# [TRAVAIL DEMANDÉ]
1. Répondez aux questions suivantes sur le résumé de La Collection invisible.
(a) À qui et dans quel lieu l'antiquaire relate-t-il son aventure ?
(b) Où l'antiquaire a-t-il retrouvé la trace du collectionneur ?
(c) Pour quelle raison le vieillard ne s'est-il rendu compte de rien ?
2. Reproduisez fidèlement le passage du résumé de La Collection invisible, de « La Collection invisible » à « depuis plusieurs années. ».

# [EXTRAIT]
La Collection invisible - Stefan ZWEIG


Un antiquaire relate une extraordinaire aventure à une connaissance croisée dans un train. Ayant désiré renflouer son stock de marchandises en ces temps d'après-guerre (1è guerre mondiale), l'antiquaire vient de se rendre chez un collectionneur retrouvé dans son livre de comptes afin de lui racheter quelques pièces qu'il pourrait avoir en double. Mais arrivé sur les lieux, la famille du collectionneur lui apprend qu'il y a bien longtemps que les merveilleux documents ont été revendus pour vivre et qu'il ne reste rien de la collection ; le vieillard qui a consacré sa vie et ses économies à l'acquisition de son trésor ne s'est rendu compte de rien car il est devenu aveugle depuis plusieurs années.

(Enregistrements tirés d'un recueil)
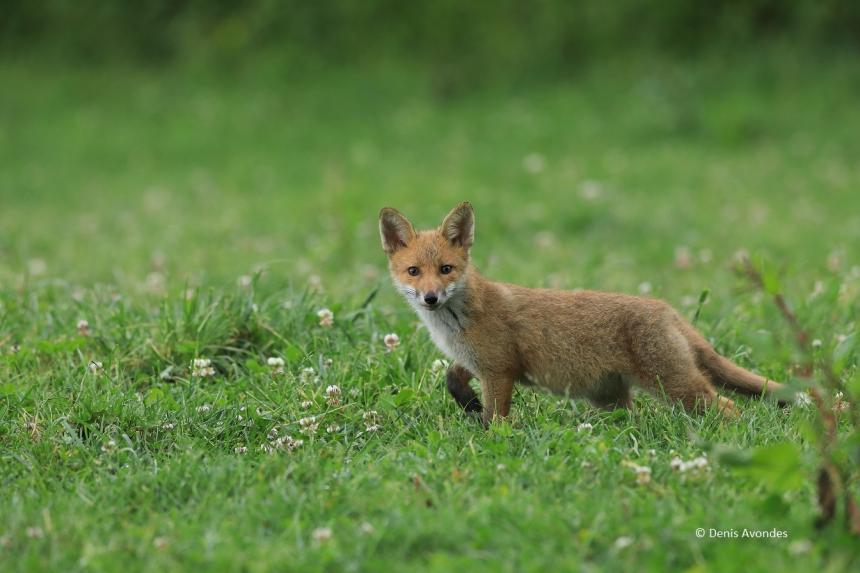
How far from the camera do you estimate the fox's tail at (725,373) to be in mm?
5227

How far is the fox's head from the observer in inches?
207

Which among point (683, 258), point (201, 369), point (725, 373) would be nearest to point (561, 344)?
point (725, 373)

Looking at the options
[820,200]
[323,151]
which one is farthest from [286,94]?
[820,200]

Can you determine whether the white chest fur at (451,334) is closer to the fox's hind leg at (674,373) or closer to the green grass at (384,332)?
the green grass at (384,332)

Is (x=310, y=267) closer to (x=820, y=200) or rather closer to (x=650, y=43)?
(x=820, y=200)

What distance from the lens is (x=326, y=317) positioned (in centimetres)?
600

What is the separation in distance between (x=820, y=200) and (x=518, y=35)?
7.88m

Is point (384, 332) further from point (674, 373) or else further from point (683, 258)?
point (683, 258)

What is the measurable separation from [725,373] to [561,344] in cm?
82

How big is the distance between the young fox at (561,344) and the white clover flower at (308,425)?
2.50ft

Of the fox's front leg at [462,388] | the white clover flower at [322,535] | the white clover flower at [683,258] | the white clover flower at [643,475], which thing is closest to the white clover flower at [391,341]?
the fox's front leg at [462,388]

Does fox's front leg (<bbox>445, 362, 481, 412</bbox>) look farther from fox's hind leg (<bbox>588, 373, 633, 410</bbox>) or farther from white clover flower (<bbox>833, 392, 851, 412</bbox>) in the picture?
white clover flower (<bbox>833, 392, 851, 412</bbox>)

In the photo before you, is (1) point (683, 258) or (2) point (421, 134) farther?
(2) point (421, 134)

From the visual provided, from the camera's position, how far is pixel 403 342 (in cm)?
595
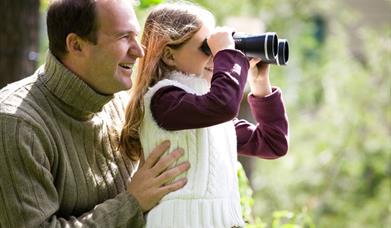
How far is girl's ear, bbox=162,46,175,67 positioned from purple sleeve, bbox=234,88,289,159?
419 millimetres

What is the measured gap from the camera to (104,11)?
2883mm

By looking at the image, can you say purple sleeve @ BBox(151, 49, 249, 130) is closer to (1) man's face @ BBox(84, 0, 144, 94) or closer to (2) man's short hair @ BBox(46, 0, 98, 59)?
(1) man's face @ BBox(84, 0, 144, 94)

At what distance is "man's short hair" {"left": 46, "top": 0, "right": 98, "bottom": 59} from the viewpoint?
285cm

...

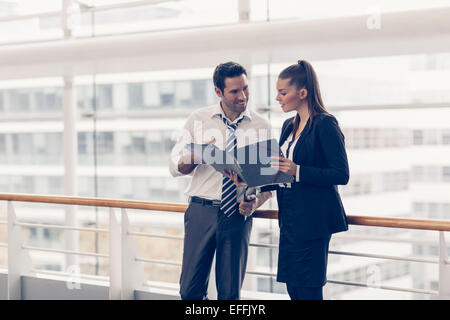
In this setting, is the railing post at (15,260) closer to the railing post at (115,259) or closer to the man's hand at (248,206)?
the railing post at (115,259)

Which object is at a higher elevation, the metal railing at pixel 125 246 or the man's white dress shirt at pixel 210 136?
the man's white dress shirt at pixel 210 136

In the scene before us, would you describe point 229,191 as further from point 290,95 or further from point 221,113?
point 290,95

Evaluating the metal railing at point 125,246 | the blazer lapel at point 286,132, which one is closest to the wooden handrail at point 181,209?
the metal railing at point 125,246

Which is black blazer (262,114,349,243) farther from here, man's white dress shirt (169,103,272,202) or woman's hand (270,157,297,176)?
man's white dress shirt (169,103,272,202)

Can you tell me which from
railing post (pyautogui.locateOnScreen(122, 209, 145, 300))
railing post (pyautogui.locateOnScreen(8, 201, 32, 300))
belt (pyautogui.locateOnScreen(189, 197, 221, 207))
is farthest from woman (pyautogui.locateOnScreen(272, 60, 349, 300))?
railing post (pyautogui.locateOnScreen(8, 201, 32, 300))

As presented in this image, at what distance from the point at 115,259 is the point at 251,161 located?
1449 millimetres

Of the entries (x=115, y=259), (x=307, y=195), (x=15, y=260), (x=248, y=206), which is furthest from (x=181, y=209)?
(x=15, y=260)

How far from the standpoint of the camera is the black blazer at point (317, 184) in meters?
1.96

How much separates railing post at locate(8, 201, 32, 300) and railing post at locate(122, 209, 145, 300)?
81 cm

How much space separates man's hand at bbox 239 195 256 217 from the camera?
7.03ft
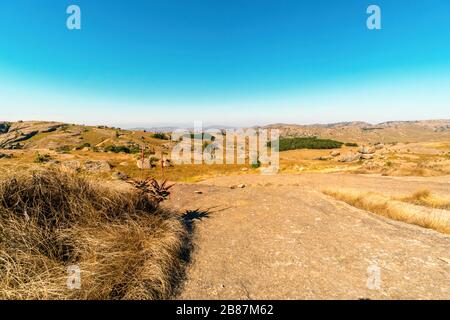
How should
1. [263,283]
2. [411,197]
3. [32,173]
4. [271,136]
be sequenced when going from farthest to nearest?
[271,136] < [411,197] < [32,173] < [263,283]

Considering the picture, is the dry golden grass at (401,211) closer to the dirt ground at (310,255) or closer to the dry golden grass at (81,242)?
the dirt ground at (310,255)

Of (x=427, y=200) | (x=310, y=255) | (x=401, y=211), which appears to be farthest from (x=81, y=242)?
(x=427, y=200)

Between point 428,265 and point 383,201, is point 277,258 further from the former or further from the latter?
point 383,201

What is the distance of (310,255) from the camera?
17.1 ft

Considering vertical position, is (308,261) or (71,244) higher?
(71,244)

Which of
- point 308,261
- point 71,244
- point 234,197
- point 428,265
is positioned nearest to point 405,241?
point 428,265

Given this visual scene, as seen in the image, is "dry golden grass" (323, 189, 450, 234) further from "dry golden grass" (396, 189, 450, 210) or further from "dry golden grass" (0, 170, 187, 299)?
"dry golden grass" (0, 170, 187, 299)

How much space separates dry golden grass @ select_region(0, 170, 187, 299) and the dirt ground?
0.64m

# [RÉPONSES RÉDIGÉES]
1.
(a) Il la relate à une connaissance croisée dans un train.
(b) Il l'a retrouvée dans son livre de comptes.
(c) Il est devenu aveugle depuis plusieurs années.

2.
La Collection invisible - Stefan ZWEIG


Un antiquaire relate une extraordinaire aventure à une connaissance croisée dans un train. Ayant désiré renflouer son stock de marchandises en ces temps d'après-guerre (1è guerre mondiale), l'antiquaire vient de se rendre chez un collectionneur retrouvé dans son livre de comptes afin de lui racheter quelques pièces qu'il pourrait avoir en double. Mais arrivé sur les lieux, la famille du collectionneur lui apprend qu'il y a bien longtemps que les merveilleux documents ont été revendus pour vivre et qu'il ne reste rien de la collection ; le vieillard qui a consacré sa vie et ses économies à l'acquisition de son trésor ne s'est rendu compte de rien car il est devenu aveugle depuis plusieurs années.